## GOAL
Reproduce every entry in the listing without alteration.

— Start THE RECORDS —

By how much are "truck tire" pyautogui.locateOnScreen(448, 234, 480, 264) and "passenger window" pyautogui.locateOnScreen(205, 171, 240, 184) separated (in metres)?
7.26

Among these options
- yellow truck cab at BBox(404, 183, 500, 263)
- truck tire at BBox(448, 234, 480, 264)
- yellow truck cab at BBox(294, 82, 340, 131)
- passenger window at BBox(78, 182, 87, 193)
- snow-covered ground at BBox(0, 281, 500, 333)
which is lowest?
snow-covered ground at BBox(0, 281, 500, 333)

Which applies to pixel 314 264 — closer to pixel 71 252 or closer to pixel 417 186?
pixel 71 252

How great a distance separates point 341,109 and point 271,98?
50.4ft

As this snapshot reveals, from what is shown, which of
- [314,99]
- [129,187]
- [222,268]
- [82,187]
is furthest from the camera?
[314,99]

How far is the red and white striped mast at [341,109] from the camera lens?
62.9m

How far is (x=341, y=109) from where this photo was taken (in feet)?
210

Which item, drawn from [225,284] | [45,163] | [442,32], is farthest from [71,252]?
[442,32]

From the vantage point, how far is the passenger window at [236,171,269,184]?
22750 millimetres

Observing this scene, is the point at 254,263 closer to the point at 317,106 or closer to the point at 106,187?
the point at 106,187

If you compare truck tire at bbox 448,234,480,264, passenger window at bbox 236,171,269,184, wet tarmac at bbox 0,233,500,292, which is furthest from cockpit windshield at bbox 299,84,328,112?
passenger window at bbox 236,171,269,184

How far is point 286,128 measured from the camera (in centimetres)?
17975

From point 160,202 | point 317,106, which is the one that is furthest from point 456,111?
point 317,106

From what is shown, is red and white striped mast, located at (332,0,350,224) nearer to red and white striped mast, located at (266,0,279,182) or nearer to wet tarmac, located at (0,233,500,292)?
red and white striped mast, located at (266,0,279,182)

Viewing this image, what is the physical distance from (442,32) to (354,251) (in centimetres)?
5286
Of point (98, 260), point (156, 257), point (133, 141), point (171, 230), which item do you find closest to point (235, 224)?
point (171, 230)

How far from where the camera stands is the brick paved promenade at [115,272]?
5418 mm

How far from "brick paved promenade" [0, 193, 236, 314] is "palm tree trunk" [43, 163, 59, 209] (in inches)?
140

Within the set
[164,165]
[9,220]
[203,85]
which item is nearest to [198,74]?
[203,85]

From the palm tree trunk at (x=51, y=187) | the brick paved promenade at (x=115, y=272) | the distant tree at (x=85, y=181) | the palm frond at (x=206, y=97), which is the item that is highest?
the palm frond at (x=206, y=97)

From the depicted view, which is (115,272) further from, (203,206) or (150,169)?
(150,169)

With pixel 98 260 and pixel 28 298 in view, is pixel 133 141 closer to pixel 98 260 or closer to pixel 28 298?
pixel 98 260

— End THE RECORDS —

## SOLUTION TO THE EXERCISE
By how much are "truck tire" pyautogui.locateOnScreen(448, 234, 480, 264) and "passenger window" pyautogui.locateOnScreen(205, 171, 240, 184) separated (in metres)?
7.26

Among these options
- yellow truck cab at BBox(404, 183, 500, 263)
- truck tire at BBox(448, 234, 480, 264)
- yellow truck cab at BBox(294, 82, 340, 131)
- passenger window at BBox(78, 182, 87, 193)
- snow-covered ground at BBox(0, 281, 500, 333)
which is lowest?
snow-covered ground at BBox(0, 281, 500, 333)

Which applies to pixel 314 264 — closer to pixel 71 252 or closer to pixel 417 186?
pixel 71 252

How great a distance separates point 341,109 and point 271,98?
50.4ft

As this snapshot reveals, from what is shown, which of
- [314,99]
- [129,187]
- [222,268]
- [82,187]
is furthest from the camera?
[314,99]

How far is the red and white striped mast at [341,109] from the camera lens?
62.9m

How far is (x=341, y=109) from where this photo was taken (in feet)?
210

Which item, drawn from [225,284] | [45,163] | [442,32], is farthest from [71,252]?
[442,32]

From the vantage point, how far is the passenger window at [236,171,269,184]?
22750 millimetres

Observing this scene, is the point at 254,263 closer to the point at 317,106 or closer to the point at 106,187?
the point at 106,187

If you compare truck tire at bbox 448,234,480,264, passenger window at bbox 236,171,269,184, wet tarmac at bbox 0,233,500,292, which is furthest from cockpit windshield at bbox 299,84,328,112?
passenger window at bbox 236,171,269,184

How far is point 286,128 measured from the camera (in centimetres)?
17975

From point 160,202 | point 317,106, which is the one that is furthest from point 456,111?
point 317,106

From what is shown, is red and white striped mast, located at (332,0,350,224) nearer to red and white striped mast, located at (266,0,279,182) or nearer to wet tarmac, located at (0,233,500,292)?
red and white striped mast, located at (266,0,279,182)

Viewing this image, what is the physical distance from (442,32) to (354,251) (in centimetres)?
5286
Of point (98, 260), point (156, 257), point (133, 141), point (171, 230), which item do you find closest to point (235, 224)?
point (171, 230)

How far from where the camera stands is the brick paved promenade at [115,272]?
5418 mm

How far from "brick paved promenade" [0, 193, 236, 314] is "palm tree trunk" [43, 163, 59, 209] (in inches)?
140

Within the set
[164,165]
[9,220]
[203,85]
which item is nearest to [198,74]?
[203,85]

From the palm tree trunk at (x=51, y=187) | the brick paved promenade at (x=115, y=272) | the distant tree at (x=85, y=181) | the palm frond at (x=206, y=97), which is the item that is highest?
the palm frond at (x=206, y=97)

From the depicted view, which is (115,272) further from, (203,206) or (150,169)?
(150,169)

With pixel 98 260 and pixel 28 298 in view, is pixel 133 141 closer to pixel 98 260 or closer to pixel 28 298?
pixel 98 260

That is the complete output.